Records
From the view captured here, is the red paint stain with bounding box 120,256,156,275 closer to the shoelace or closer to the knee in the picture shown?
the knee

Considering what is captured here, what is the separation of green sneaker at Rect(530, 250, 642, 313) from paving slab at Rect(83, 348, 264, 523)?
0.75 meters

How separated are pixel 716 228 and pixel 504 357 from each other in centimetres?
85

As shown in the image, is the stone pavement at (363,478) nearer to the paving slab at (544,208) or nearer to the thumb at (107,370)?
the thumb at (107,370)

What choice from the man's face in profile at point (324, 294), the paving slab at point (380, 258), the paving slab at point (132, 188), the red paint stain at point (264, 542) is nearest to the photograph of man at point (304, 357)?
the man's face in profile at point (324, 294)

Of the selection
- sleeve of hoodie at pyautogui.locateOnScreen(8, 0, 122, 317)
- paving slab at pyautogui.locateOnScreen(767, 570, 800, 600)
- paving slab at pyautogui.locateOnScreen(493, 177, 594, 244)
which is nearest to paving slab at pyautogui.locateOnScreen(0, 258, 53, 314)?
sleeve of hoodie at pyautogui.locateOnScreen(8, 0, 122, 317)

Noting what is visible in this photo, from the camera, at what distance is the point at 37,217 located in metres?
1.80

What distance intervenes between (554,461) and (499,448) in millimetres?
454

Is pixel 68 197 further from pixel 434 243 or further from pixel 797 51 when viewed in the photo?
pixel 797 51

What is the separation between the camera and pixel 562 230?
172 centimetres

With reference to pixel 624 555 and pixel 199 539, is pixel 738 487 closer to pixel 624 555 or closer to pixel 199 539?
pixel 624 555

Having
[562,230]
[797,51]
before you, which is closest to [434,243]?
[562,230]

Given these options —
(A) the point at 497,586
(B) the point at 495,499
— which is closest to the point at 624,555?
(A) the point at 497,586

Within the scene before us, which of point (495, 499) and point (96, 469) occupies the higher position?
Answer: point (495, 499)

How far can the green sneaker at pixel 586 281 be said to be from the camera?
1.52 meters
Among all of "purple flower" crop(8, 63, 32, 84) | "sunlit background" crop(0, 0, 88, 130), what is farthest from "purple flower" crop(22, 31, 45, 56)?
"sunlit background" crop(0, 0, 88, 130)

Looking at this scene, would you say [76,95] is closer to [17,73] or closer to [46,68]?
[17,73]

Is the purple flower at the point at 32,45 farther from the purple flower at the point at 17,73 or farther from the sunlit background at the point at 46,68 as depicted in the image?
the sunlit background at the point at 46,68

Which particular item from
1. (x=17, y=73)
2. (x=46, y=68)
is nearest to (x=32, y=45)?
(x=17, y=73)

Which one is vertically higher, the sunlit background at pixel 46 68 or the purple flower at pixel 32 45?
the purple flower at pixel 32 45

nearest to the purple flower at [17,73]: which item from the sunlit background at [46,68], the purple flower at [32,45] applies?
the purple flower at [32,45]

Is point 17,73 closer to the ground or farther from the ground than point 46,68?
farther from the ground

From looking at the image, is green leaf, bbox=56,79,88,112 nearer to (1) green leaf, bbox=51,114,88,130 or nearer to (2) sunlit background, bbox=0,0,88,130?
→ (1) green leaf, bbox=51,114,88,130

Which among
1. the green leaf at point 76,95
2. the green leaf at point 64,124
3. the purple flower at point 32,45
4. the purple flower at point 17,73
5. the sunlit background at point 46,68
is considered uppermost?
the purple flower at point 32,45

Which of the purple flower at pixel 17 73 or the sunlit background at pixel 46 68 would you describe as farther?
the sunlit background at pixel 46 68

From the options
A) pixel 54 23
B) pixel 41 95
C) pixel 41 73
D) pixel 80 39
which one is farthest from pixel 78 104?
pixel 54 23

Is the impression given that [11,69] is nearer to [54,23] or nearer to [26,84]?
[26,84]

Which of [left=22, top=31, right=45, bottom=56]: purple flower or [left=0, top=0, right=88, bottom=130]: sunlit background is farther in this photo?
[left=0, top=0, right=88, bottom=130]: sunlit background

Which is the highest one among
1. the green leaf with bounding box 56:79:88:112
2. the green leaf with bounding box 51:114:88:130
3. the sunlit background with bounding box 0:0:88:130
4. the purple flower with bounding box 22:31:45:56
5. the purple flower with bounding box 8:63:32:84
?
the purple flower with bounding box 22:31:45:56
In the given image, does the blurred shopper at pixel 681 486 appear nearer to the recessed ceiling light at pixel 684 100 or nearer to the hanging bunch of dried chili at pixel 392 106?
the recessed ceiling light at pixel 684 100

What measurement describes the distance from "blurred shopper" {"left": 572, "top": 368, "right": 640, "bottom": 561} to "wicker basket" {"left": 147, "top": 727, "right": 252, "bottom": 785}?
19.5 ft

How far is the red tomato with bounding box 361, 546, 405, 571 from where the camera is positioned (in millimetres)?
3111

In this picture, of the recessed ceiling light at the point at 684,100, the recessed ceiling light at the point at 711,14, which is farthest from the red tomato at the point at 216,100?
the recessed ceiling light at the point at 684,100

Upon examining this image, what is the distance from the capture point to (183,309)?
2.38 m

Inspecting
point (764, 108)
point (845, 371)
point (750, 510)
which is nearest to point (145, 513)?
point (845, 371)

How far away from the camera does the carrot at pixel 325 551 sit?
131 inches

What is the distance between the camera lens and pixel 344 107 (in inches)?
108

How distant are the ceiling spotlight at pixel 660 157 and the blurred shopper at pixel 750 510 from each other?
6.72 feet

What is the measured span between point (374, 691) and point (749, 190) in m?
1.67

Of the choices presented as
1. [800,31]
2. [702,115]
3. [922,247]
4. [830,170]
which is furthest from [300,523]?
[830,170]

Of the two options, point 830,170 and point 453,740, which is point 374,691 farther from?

◆ Given request: Can you lay out the stretch of the listing from the line containing "How far away" through the end of the listing as a Markdown table with a Row column numbering each row and a Line column holding that line, leaving out blank lines?

◆ Exercise solution:
| Row | Line |
|---|---|
| 1 | How far away from the camera does the carrot at pixel 325 551 sit? |
| 2 | 131 inches |
| 3 | What is the distance between the camera lens and pixel 344 107 (in inches)? |
| 4 | 108 |
| 5 | How distant are the ceiling spotlight at pixel 660 157 and the blurred shopper at pixel 750 510 from each other? |
| 6 | 6.72 feet |
| 7 | What is the measured span between point (374, 691) and point (749, 190) in m? |
| 8 | 1.67 |
| 9 | Of the choices presented as |
| 10 | 1. [800,31] |
| 11 | 2. [702,115] |
| 12 | 3. [922,247] |
| 13 | 4. [830,170] |
| 14 | which is furthest from [300,523]? |
| 15 | [830,170] |
| 16 | Of the two options, point 830,170 and point 453,740, which is point 374,691 farther from? |